Pour la rencontre, la stimulation nous est venue du livre « L’économie à venir » de Gaël Giraud et Felwine Sarr [2]. Pour que les échanges économiques soient ceux d’un monde en commun, il faut donner place au dialogue et non imposer des visions du monde avalisées par les pouvoirs de l’argent ou portées par un seul groupe de pays. Le dialogue de Gaël Giraud et Felwine Sarr dans ce livre est un exercice d’hospitalité, fondé sur l’appel évangélique comme sur les traditions africaines (comme la Teranga, un mode d’hospitalité au Sénégal, pas seulement le nom de l’équipe de foot nationale). En effet, la discussion entre égaux sert de base à un dialogue profond contrant le rapport de force dans lequel nos sociétés post-libérales sont tentées de s’installer. En France, nous tenons à juste titre à nos valeurs de démocratie et de droits de l’Homme issues des Lumières. Mais il y a une tendance toujours très actuelle à projeter ces Lumières sur les autres cultures. Nous oublions ainsi de nous considérer comme « membres d’une totalité interactive de laquelle on apprend et on reçoit en même temps que l’on donne ». Quand l’État se met au service des plus riches : il y a un « détournement de la promesse des Lumières au service d’un projet de privatisation du monde qui n’a plus rien à voir avec le christianisme ». Le partage des ressources est, en effet, le geste primordial de la communauté chrétienne, attesté par les Actes des Apôtres [3]
Nous sommes très sensibles à cette privatisation du monde : privatisation de l’eau, des semences, brevetabilité du vivant… Quasiment un culte de la propriété privée qui bénéficie surtout aux gros propriétaires comme on peut le constater. L’approche écologiste ou le mouvement des communs tendent à s’opposer à cette tendance au nom de la défense de la planète. Jean-Claude Pierre [4] nous avait parlé de l’idée d’une existence juridique de la rivière telle que pratiquée en Nouvelle-Zélande au carrefour des traditions des populations locales et du droit occidental.
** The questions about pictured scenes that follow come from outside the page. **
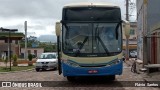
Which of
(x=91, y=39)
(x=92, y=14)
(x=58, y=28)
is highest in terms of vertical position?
(x=92, y=14)

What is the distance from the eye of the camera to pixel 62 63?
53.3ft

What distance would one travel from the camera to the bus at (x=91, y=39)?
15.6 m

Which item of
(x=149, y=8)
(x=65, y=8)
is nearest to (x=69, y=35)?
(x=65, y=8)

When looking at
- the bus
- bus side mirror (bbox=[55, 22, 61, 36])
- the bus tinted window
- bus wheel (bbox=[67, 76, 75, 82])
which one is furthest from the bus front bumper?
the bus tinted window

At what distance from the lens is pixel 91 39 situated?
15.7 meters

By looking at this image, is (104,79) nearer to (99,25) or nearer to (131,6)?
(99,25)

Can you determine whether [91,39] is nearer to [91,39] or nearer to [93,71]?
[91,39]

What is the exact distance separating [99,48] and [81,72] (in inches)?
53.2

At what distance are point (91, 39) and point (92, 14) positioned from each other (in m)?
1.20

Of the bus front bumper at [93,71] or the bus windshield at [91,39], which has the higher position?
the bus windshield at [91,39]

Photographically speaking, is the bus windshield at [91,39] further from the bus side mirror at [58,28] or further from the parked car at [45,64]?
the parked car at [45,64]

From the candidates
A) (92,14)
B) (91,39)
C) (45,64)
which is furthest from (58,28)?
(45,64)

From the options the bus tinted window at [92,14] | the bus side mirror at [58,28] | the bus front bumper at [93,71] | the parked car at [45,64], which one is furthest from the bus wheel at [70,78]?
the parked car at [45,64]

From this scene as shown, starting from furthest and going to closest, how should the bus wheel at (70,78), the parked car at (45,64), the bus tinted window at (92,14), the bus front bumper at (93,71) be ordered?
the parked car at (45,64), the bus wheel at (70,78), the bus tinted window at (92,14), the bus front bumper at (93,71)
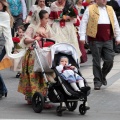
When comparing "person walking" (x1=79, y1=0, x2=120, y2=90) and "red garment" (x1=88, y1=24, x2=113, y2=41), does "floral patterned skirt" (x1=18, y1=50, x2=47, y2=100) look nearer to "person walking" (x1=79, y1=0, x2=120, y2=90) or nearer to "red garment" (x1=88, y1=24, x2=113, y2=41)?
"person walking" (x1=79, y1=0, x2=120, y2=90)

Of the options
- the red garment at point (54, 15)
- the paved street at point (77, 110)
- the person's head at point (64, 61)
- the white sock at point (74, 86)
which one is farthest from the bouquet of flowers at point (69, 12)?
the white sock at point (74, 86)

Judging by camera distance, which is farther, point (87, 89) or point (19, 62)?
point (19, 62)

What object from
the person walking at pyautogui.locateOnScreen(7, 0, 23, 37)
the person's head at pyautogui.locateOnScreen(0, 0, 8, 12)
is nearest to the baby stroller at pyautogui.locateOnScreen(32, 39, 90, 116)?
the person's head at pyautogui.locateOnScreen(0, 0, 8, 12)

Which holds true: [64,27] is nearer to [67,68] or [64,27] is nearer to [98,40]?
[98,40]

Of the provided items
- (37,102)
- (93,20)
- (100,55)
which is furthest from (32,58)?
(100,55)

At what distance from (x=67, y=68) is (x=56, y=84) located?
313 mm

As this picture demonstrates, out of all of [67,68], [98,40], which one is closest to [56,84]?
[67,68]

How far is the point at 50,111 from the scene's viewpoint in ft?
34.0

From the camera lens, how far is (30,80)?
34.9ft

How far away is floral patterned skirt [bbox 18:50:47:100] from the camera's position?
417 inches

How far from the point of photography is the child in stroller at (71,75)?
9.78 m

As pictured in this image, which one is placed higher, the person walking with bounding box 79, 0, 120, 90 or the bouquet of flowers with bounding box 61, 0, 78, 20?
the person walking with bounding box 79, 0, 120, 90

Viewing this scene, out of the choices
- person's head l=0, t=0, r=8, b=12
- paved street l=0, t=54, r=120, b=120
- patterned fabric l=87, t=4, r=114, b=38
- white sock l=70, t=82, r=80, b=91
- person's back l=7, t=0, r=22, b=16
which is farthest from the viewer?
person's back l=7, t=0, r=22, b=16

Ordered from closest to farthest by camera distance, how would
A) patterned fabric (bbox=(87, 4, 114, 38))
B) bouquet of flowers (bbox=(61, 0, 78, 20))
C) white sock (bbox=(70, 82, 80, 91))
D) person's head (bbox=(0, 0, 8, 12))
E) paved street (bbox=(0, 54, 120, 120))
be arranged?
1. white sock (bbox=(70, 82, 80, 91))
2. paved street (bbox=(0, 54, 120, 120))
3. person's head (bbox=(0, 0, 8, 12))
4. patterned fabric (bbox=(87, 4, 114, 38))
5. bouquet of flowers (bbox=(61, 0, 78, 20))
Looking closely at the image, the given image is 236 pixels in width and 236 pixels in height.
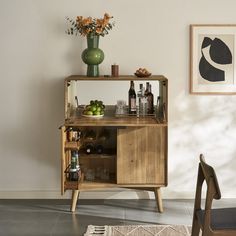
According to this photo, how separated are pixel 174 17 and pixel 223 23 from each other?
16.9 inches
Nous expérimentons la montée d’une économie de la défiance. Jusqu’aux contrats de fourniture de téléphone qui demandent de justifier tous les renseignements personnels et refusent des engagements de moins d’un an : une défiance a priori sur fond de juridicisation. Pour la confiance, il faut un temps long qui passe par des relations suivies. S’il le faut, on insiste, ou réitère : il ne suffit pas de clamer « j’ai donné une fois ». La force de cette confiance peut alors résister à de nombreux chocs. La confiance est la base des actes économiques comme le prêt d’argent (mais les demandes de cautions sont souvent excessives… on ne prête qu’aux riches dit-on), ou les cotisations sociales (mais les dernières décennies ont multiplié les contrôles… pour les bénéficiaires pauvres), ou la constitution d’un groupement (avec des dérives, le mot anglais pour la confiance est trust qui désigne aussi des entreprises monopolistes). À Poulancre, nous exerçons modestement une démarche de confiance, par exemple en prêtant la maison. En Afrique, comme chez nous, la confiance a ses codes, pas toujours égalitaires. Ceux qui ont réussi dans la vie ont des devoirs vis-à-vis de tout leur lignage. C’est un des paradoxes de l’hospitalité.
La défiance est le terreau des complotistes et des fake news. Il peut y avoir des questions de niveau de compétence, mais la prolifération des fausses nouvelles sans fondement sur les réseaux sociaux n’est pas atténuée par le niveau scolaire ou universitaire. Il ne suffit pas d’avoir une bonne information à l’École ou à la Fac.
Au contraire, une action citoyenne est nécessaire pour repasser du côté de la confiance. « Restaurer la confiance, c’est soumettre contraintes et calculs économiques et scientifico-techniques à un contrôle démocratique, en donnant aux citoyens les moyens de s’informer et de formuler leurs critiques en participant à des débats publics ». [5]
La confiance est à retrouver dans nos relations fondamentales avec les autres personnes et avec la nature. « Nous sommes les usagers et non les propriétaires du monde » nous montre Gaël Giraud.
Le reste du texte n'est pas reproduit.